Strathisla, 25-year-old (Gordon & MacPhail Bottling), £45.99
From Speyside, a Strathisla in the guise of a Gordon & MacPhail release. This Strathisla could be described as a connoisseur's malt at a competitive price - 25 years without return is a serious investment and prices can range into the uncomfortable. It won a silver medal in the 19- to 25-year-old malt category. "Complex flavours of orange chocolate, coconut and Earl Grey. Good body and balance, recommended in bed (forget the Champagne!)" says Duncan Elphick of the Craigellachie Hotel.
The Loch Fyne Liqueur, £28.99
If you feel attracted to malt whisky but find the high alcohol content too much for your palate, this liqueur is a splendid alternative. Scottish Field's Will Gardner reviewed it as "less cloying than most other liqueurs; more of a malt experience infused with luscious sweetness rather than sickly sweet.
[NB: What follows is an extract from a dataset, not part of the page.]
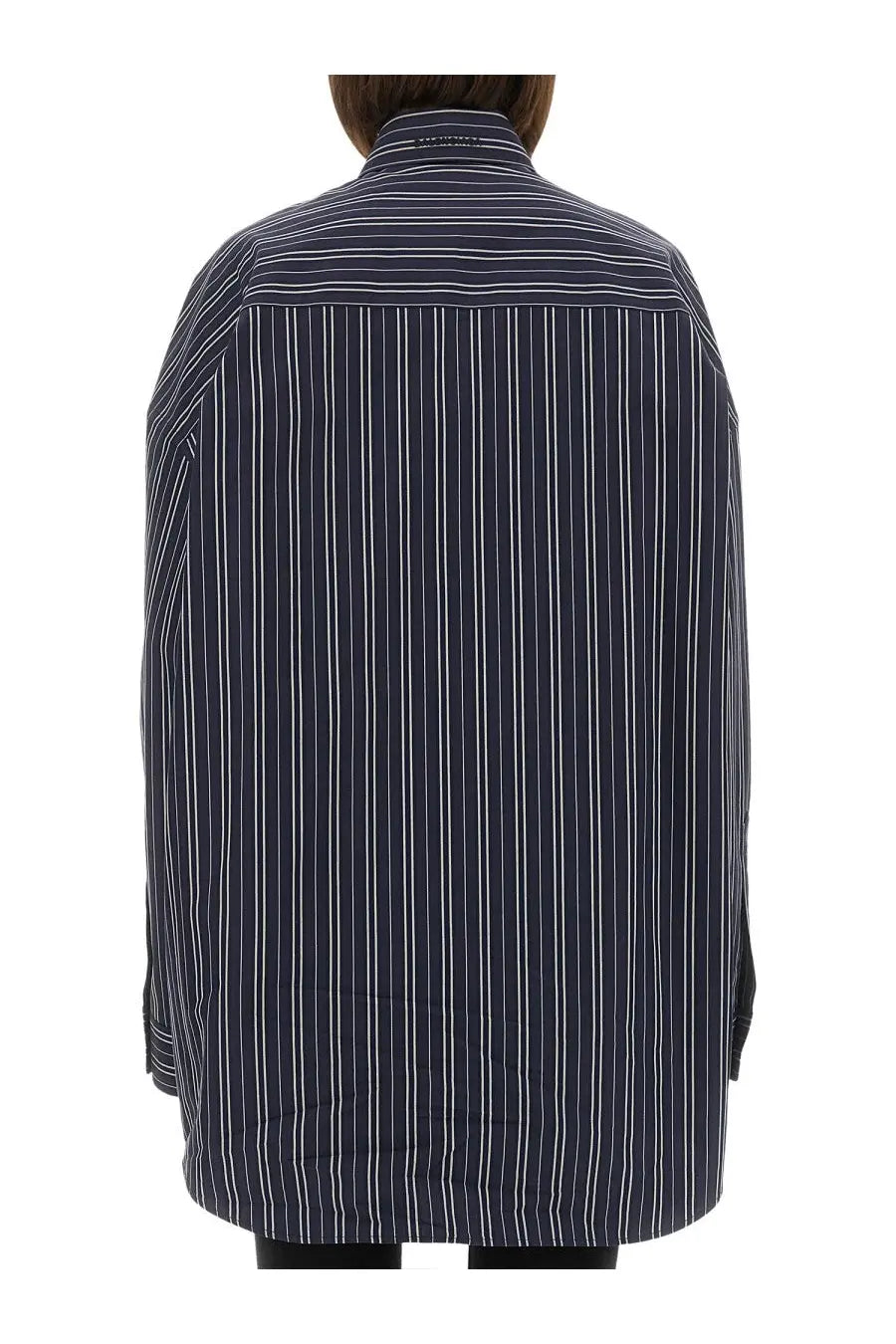 Balenciaga unisex oversize shirt in navy blue and white vertical stripes made from lightweight cotton fabric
Bursting with Jaffa Cakes, tangerine ice-cream and Terry's Chocolate Orange." Try it with a Laphroaig 10-year-old.
Bunnahabhain, 12-year-old, £22.99
The vista would evoke the pen of A E Housman. The Paps of Jura face the eastern seaboard and bay cradling Bunnahabhain. It's an Islay, though not the famed smoke and theatre; more complexity and elegance. The 12-year-old comes in a comforting dumpy bottle with a mariner embossed on it. It won distinction in the 10- to 14-year-old island group. "Complex with wholegrain bread, honey and cream. Seductive," says Darren Leitch of The Whisky Shop.
Bruichladdich, 10-year-old, £24.99
Islay has a smoke-free zone on the Atlantic coast in Bruichladdich. The distillery was recently saved from extinction and the expert Jim McEwan charged with breathing life into what was always the Islay folk's preferred dram. It is a bewitching introduction to hand-made whisky. Highly commended in the islands 10 to 14-year-old band. "Soft, mellow and inviting. Sweet sherbet, barley-sugar and vanilla. Wonderful," says Ronnie Routledge of Gordon & MacPhail in Elgin.
Compass Box, Asyla, £22.99
A blend! Compass Box is the innovative young company responsible for Hedonism and Monster. Like its siblings, Asyla is a great whisky. If blends are pooh-poohed within your circles, pour a dram of Asyla, add a touch of spring water and wait. Its character and refreshing drink-any-time persuasion captured gold in the blends up to 10 year old category. "An exciting, faultless whisky" with heavy sherry notes over a soft, fruity, smooth, vibrant dram," says Richard Joynson of Loch Fyne Whiskies.